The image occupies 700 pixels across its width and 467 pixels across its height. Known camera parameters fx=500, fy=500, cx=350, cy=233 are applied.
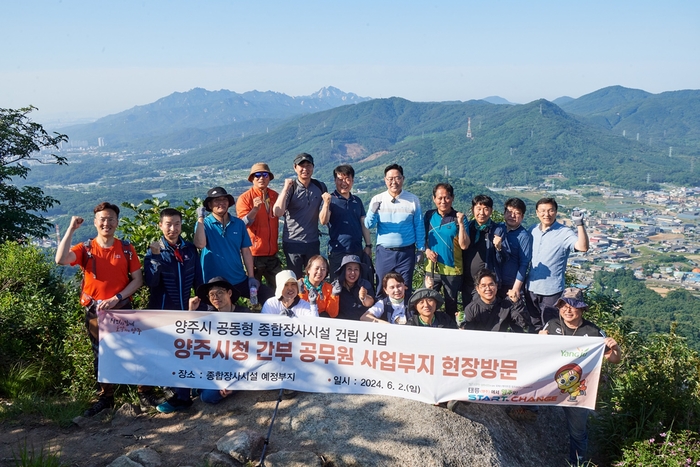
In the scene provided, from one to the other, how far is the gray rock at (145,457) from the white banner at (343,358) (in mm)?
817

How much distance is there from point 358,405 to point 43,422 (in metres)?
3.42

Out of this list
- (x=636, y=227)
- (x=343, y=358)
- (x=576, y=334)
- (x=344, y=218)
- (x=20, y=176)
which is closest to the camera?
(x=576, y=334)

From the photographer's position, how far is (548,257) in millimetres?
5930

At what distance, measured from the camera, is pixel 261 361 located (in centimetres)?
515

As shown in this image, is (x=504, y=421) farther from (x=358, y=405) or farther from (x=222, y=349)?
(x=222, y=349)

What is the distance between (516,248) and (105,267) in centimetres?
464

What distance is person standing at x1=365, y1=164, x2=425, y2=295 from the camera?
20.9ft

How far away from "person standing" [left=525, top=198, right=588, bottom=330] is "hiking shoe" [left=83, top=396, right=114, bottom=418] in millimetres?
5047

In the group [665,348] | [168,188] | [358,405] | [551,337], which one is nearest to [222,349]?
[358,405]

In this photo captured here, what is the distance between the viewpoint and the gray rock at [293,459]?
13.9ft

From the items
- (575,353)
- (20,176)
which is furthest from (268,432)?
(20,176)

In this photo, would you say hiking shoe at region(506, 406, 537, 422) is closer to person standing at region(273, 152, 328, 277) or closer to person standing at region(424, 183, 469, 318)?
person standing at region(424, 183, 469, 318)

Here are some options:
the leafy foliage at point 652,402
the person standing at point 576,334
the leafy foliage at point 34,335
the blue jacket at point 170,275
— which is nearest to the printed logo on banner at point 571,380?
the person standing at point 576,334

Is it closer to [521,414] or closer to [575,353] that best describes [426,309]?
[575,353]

|---|

» What is being asked
Convert every line of the records above into a JSON array of strings, one string per line, skipping blank lines and leaving out the picture.

» Reply
[
  "The image occupies 700 pixels across its width and 467 pixels across its height. Known camera parameters fx=500, fy=500, cx=350, cy=233 are applied.",
  "In the scene provided, from one to the other, how far is the gray rock at (145,457) from the white banner at (343,358) (in mm)?",
  "817",
  "How much distance is there from point 358,405 to point 43,422 (in metres)?",
  "3.42",
  "Out of this list",
  "- (x=636, y=227)",
  "- (x=343, y=358)",
  "- (x=576, y=334)",
  "- (x=344, y=218)",
  "- (x=20, y=176)",
  "which is closest to the camera?",
  "(x=576, y=334)",
  "From the photographer's position, how far is (548,257) in millimetres?",
  "5930",
  "At what distance, measured from the camera, is pixel 261 361 located (in centimetres)?",
  "515",
  "As shown in this image, is (x=504, y=421) farther from (x=358, y=405) or farther from (x=222, y=349)?",
  "(x=222, y=349)",
  "What is the distance between (516,248) and (105,267) in centimetres?",
  "464",
  "What distance is person standing at x1=365, y1=164, x2=425, y2=295 from the camera?",
  "20.9ft",
  "How far away from \"person standing\" [left=525, top=198, right=588, bottom=330] is \"hiking shoe\" [left=83, top=396, right=114, bottom=418] in millimetres?",
  "5047",
  "In the group [665,348] | [168,188] | [358,405] | [551,337], which one is nearest to [222,349]?",
  "[358,405]",
  "In this photo captured here, what is the distance between the viewpoint and the gray rock at [293,459]?",
  "13.9ft",
  "From the items",
  "- (575,353)",
  "- (20,176)",
  "which is furthest from (268,432)?",
  "(20,176)",
  "In this photo, would you say hiking shoe at region(506, 406, 537, 422) is closer to person standing at region(273, 152, 328, 277) or closer to person standing at region(424, 183, 469, 318)?",
  "person standing at region(424, 183, 469, 318)",
  "Here are some options:",
  "the leafy foliage at point 652,402",
  "the person standing at point 576,334",
  "the leafy foliage at point 34,335",
  "the blue jacket at point 170,275",
  "— which is nearest to the printed logo on banner at point 571,380?",
  "the person standing at point 576,334",
  "Is it closer to [521,414] or closer to [575,353] that best describes [426,309]?",
  "[575,353]"
]